> Direction 1:
In the interview about myco-fabrication, what does the French word Aléa describe?

Myco-fabrication seems to be the place where art, sustainability, and nature all meet. Last week, we sat down with our friends, designers Miriam Josi and Stella Lee Prowse, to talk about how myco-fabrication fuels their art, and their most recent project titled, “Honey, I Watered the Screen”: a series of photographs documenting discarded objects inoculated with mycelium, created in collaboration with architect Francesca Bonesio and photographer Nicolas Guiraud. Based in Paris, Stella and Miriam are designers and lecturers at Parsons School of Design. Together they create work under the name “Aléa” that is inspired by their curiosity in growth, decay, waste, sustainability, and material processes.
How did you guys meet?
Stella: Miriam and I met ten years ago at Parsons, New York, where we studied product design. We began collaborating almost immediately and over the years we have worked on a number of projects together and in collaboration with others. After graduation, I moved upstate New York to a city called Newburgh where I was very involved in community-building projects and I also worked for a furniture design firm called Atlas Industries. Miriam moved to Paris to work and also began teaching at Parsons Paris, where she started exploring myco-fabrication. We reconnected when I moved to Paris last year for an MS in Nature Inspired Design.
That’s amazing.

Stella: That’s how I felt when I read the description. It was addressing all the questions I had around design and materials in connection to our relationship nature. We both reconnected for this Master’s, and it inspired a lot of the ideas for our collaborative projects with mycelium. Learning about bio-inspired design, bio collaboration began to connect the dots for me in thinking about how to integrate nature back into my work.
What does Aléa mean?
Stella: Aléa is a French word originating in Latin that describes a moment of chance and unpredictability. This describes our approach to design, often reconsidering our control as designers, especially when collaborating with other living systems
Miriam, what do you teach at Parsons?
Miriam: I’ve been teaching at Parsons Paris since 2017. I started teaching a first year course called Sustainable Systems and another first year course called Space Materiality. Sustainable Systems introduces students to the interconnectedness of environmental and social issues. We were encouraged by colleagues at Parsons New York to do a science lab, which is when I started experimenting with myco-fabrication.
Did you have a background in mushroom cultivation before you were introduced to myco-fabrication?
Miram: Not at all. I was fascinated immediately, though. I’ve always been attracted to low-tech production so myco-fabrication resonated with me because you can create by hand and work with found objects. A lab isn’t necessary either. I started experimenting more with mycelium in my practice thinking about its opportunities, such as the ability to use local waste as a resource and also exploring its pedagogical value. What was interesting is that while Stella was in New York at the time, she started to engage in mushroom foraging--it happened in parallel. I was working with myco-fabrication from a design point of view and when we were talking she opened up another dimension to it. It changed my approach to working with mycelium.

Tell me about your project ‘Honey, I Watered the Screen.’
Miriam: For this project, we collaborated with two friends who are also artists. Their studio is called Atelier 37.2, Francesca is an architect/artist and colleague at Parsons, and Nicolas is a photographer. Honey was a collaborative project on many levels--on one hand, it was a collaboration between designers and artists and photographers, on the other hand, collaboration with the non-human - the mycelium. It was also a new angle to what we’ve been working with: an exploration of both these discarded objects and the fungi. And ultimately it resulted in a conversation between them. For us, it was also a reflection on the life cycle of these objects and a critical design project, if you will. We cleaned these objects, inoculated and watered them, which felt like this very surreal, but somehow satisfying action. Also, the fungi kept surprising us in so many ways.

> Direction 2:
Rewrite the part of the listing that opens with the line containing "What is the estimated" and closes with the line containing "44.8 meters", replacing "camera" with "viewer" and keeping everything else the same.

> Given records:

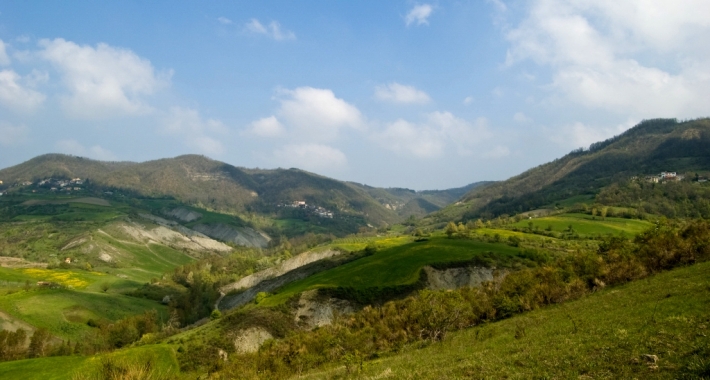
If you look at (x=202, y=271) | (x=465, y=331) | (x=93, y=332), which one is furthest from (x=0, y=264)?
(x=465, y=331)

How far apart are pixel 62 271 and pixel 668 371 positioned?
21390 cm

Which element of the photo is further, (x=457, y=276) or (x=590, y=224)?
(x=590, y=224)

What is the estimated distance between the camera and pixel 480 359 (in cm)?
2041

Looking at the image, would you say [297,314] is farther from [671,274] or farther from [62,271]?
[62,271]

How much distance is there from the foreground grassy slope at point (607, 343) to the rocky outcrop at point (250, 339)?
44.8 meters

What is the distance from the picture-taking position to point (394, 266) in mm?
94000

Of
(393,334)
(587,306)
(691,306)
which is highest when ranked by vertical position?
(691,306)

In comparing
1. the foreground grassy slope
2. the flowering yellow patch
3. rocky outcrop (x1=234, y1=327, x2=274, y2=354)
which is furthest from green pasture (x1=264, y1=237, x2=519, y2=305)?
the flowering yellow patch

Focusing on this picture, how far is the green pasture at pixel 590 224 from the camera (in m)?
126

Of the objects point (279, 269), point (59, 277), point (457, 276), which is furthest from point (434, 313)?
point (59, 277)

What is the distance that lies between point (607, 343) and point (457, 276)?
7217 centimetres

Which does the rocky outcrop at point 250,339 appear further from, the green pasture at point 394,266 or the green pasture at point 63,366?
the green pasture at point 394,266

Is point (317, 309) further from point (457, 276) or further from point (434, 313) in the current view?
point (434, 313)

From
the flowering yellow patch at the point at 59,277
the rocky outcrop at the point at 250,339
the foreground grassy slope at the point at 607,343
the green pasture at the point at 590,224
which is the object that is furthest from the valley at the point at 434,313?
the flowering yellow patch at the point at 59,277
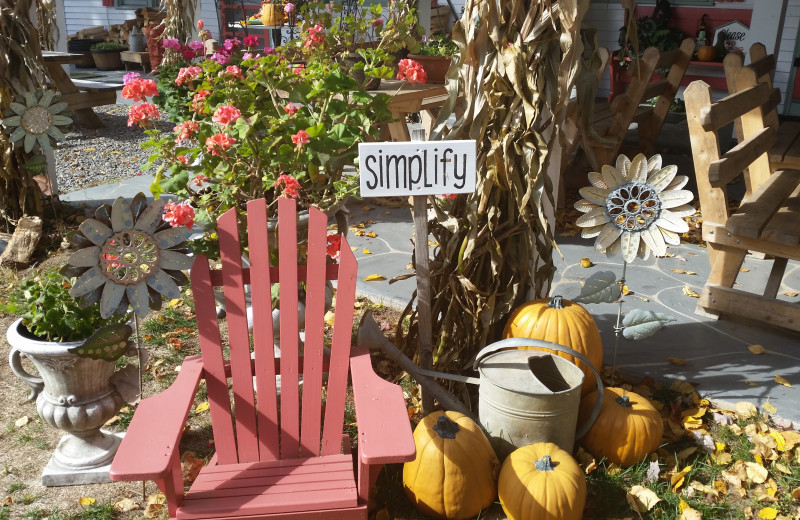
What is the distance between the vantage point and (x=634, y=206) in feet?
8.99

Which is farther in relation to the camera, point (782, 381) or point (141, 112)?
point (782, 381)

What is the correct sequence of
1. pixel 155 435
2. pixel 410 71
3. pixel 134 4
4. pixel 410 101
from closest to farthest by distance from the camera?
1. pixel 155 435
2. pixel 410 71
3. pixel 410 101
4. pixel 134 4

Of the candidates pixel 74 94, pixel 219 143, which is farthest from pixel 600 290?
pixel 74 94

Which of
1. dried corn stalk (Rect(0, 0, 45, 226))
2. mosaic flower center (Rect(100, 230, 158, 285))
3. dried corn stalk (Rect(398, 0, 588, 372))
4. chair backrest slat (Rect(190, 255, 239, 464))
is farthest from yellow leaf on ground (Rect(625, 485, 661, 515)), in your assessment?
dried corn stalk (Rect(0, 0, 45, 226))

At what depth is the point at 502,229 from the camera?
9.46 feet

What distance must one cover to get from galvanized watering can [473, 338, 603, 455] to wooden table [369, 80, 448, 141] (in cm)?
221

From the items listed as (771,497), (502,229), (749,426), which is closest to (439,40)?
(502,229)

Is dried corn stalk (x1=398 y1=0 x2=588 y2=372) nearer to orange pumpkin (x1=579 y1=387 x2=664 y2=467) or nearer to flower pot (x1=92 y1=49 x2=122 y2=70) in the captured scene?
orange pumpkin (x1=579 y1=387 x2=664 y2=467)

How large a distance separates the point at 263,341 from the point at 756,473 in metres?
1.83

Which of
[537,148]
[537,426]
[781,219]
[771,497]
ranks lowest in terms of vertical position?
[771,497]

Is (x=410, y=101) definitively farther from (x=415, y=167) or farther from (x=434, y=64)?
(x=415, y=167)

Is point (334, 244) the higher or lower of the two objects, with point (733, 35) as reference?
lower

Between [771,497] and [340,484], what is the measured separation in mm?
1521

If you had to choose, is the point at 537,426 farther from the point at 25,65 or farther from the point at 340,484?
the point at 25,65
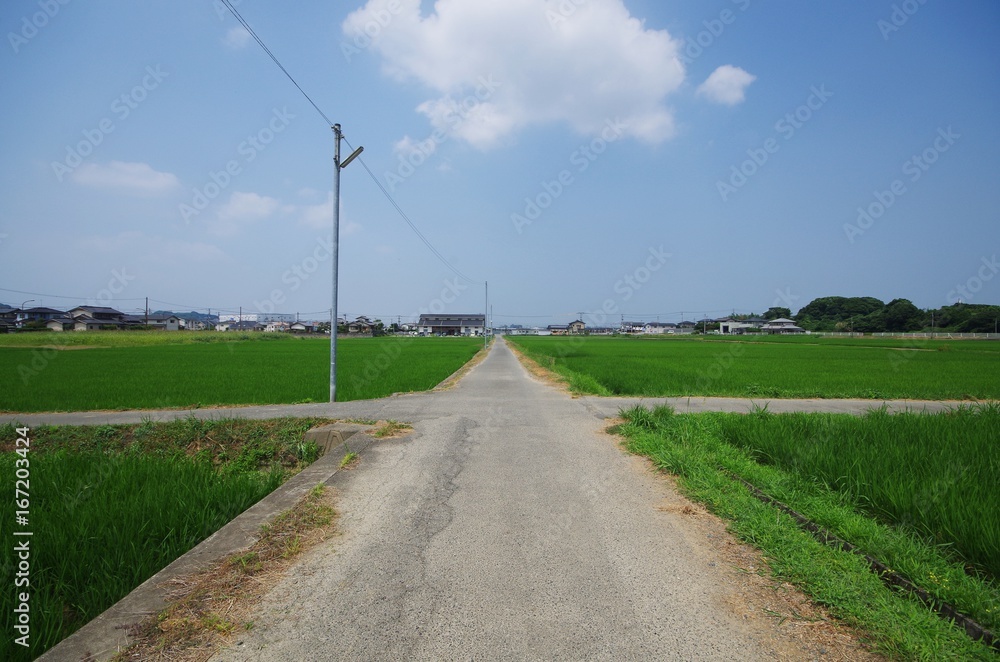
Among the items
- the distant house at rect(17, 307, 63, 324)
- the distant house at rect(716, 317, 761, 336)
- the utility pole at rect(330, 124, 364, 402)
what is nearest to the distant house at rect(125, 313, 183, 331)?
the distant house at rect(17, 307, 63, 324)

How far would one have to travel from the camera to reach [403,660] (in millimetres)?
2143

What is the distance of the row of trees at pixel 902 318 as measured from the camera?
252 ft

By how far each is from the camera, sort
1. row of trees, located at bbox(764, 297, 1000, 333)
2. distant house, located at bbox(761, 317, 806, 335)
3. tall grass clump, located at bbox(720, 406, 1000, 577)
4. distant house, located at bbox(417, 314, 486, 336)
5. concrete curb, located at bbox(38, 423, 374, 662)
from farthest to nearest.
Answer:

> Expected answer 1:
A moment of chance and unpredictability.

> Expected answer 2:
What is the estimated distance between the viewer and pixel 480 359 (in cm)?
2041

Looking at the image, would you say [297,314] is farther from [671,274] or farther from [62,271]?
[62,271]

How much distance is there from the foreground grassy slope at point (607, 343) to the rocky outcrop at point (250, 339)?
44.8 meters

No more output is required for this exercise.